Generally, here are some questions that you can ask yourself.
Do you prefer to do things on your own?
The longer you have worked solo, making decisions without consulting anyone, the more difficult it would be for you to share the decision making with partners. If you have a strong personality and want total control of everything, a partnership would not be your cup of tea.
A partnership is a team and you would need to invest time to nurture the relationship. You cannot make decisions without consulting your partner. If you don’t come into the business with an open mind and are not able to talk to your partner, you have a sole proprietorship mindset.
If you think a partnership for you, the next step is to find a suitable partner. The qualities that you should look for are sincerity, honesty and commitment to shoulder and share the risks and burdens. All must agree to look at the ‘macro view’ rather than harping on trivial matters.
Do you need more expertise?
Partnerships are usually set up to reap the expertise that each person can bring into the business. When you take on a partner, you’d be sharing the responsibilities and may be able to offer a greater range of services. Look at your level of expertise and see whether you’re an all-rounder. Ideally, partners should complement each other.
Since it is easier to enter into a partnership than to get out of one, it is good to make everything clear at the outset. Set out the duties and responsibilites of each partner in detail in an agreement, which should include division of labour, how much capital each is to contribute, how profits are to be shared, how disputes would be resolved, what happens if the partnership doesn’t work out and what happens if there’s an addition of
partner(s).
The other advantage of a partnership is that you will have somebody to advise you, bounce ideas off of or hold you when you stumble.
Do you have sufficient financial resources?
Evaluate whether you have the financial resources to go it alone. A sole proprietor can take a loan and overdraft to finance the business.
If you cannot get the fund, you’d have to go into a joint venture. Don’t go into a partnership with someone who doesn’t put money, or something of equivalent value, into the deal. An equal capital commitment decreases the chance of your partner walking away from the business, leaving you with all the responsibilities.
Need a backup?
A sole proprietorship is a lonely business. You might not be able to share with friends who are themselves involved in business or talk to your other half about your business problems. Partners have to be honest with one another and discuss issues openly when problems arise.

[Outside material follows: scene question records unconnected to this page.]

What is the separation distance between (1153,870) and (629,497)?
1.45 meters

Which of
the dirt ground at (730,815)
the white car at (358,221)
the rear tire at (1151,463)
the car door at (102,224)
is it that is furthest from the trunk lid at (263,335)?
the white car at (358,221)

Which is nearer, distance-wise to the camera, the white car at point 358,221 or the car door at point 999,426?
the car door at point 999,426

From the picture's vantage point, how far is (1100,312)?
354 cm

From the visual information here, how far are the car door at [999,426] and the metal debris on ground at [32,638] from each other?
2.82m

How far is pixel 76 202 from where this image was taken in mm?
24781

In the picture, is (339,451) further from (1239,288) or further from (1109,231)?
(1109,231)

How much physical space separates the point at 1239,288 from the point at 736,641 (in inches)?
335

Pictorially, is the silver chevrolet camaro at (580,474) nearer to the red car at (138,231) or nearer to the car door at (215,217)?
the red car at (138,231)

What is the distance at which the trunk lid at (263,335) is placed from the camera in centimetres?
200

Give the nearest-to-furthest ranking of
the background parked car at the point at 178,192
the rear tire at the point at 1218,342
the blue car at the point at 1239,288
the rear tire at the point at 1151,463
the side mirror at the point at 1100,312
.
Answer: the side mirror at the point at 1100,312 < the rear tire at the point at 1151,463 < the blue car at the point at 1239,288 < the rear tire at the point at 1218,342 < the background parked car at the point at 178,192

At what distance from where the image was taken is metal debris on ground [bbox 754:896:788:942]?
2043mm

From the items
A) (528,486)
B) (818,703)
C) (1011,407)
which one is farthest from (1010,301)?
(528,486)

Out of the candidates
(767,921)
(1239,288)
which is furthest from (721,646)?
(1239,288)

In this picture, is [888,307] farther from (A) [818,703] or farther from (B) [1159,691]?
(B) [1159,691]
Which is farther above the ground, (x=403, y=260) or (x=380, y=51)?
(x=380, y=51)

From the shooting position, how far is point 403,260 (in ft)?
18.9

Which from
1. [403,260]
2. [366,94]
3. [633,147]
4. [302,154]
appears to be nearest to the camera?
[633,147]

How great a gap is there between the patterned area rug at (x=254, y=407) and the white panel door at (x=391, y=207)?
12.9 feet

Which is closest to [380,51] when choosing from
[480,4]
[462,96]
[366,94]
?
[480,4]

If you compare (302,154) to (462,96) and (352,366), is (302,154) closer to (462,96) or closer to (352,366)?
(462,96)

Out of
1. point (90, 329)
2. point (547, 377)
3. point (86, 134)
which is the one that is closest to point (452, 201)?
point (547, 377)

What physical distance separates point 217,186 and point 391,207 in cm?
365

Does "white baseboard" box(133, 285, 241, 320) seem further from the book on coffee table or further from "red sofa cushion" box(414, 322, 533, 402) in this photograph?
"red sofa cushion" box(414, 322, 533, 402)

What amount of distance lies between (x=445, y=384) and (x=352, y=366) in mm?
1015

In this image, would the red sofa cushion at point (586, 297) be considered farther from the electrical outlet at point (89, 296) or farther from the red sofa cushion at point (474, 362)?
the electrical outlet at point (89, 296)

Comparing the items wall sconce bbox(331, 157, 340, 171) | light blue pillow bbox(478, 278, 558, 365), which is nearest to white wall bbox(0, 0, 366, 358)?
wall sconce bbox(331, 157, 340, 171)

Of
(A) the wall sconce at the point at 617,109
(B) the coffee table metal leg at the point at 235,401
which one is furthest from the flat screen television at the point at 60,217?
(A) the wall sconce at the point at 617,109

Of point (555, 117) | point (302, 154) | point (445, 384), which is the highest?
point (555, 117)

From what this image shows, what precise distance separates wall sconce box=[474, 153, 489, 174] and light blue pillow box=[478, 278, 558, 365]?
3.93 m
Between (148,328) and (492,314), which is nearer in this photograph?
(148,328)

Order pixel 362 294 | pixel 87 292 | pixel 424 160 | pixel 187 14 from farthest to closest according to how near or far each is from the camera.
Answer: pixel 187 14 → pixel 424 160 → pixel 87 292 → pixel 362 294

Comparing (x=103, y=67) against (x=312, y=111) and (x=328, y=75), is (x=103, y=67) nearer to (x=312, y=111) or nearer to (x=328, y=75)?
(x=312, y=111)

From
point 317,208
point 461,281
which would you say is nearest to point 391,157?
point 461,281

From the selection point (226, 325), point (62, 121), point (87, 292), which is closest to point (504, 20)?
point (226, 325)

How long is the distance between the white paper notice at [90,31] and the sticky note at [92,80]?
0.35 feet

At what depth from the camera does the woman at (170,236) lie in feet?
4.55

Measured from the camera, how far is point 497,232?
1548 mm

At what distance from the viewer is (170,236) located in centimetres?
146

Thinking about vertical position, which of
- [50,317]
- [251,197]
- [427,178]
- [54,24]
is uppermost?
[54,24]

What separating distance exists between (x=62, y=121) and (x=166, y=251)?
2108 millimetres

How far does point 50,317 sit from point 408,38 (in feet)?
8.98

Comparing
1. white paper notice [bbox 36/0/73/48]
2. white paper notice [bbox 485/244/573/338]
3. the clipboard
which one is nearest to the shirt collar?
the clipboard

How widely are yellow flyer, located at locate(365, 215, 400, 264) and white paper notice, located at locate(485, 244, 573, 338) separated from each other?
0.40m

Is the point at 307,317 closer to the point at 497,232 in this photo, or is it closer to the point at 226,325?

A lot planning is required in a sole proprietorship. When a sole proprietor falls ill, especially during the early days of the business, he has to continue working since he has no one to rely on.
Last words of advice
It is always safe to go solo first and start small because you can never tell if you business would succeed or fail. From there you would gain experience, grow the business and when the time comes, you can invite partners to come in. You are then on firmer ground to negotiate and have greater bargaining power.
A sole proprietorship is relatively cheap and easy to maintain. However, you are not shielded from business risk. If the business is in debt, creditors can go after your personal assets.
Alternatively, you could form a private limited company with a sleeping partner, who would not be making any decisions with regard to the running of the business. A shareholder in a limited company, in the event of its becoming insolvent would only be liable to contribute the amount remaining unpaid on the shares (usually zero, as most shares are issued fully paid). Normally, sole proprietorship choose to have their spouses as sleeping partners.
The disadvantage here is the high cost in forming and maintaining the company. Also, there are a lot of requirements, such as provision of audited accounts and filing of annual returns, to adhere to.
For joint ventures, the parties can either form a partnership or a private limited company. As far as partnertship is concerned, the business risk is very high. All partners have to share the liabilities. If your partners cannot pay, you have to bear 100% of the liabilities. Hence, the better option is to set a limited liability company in which partners are shielded from business risk. If the company is in debt, debtors cannot sue the shareholders personally.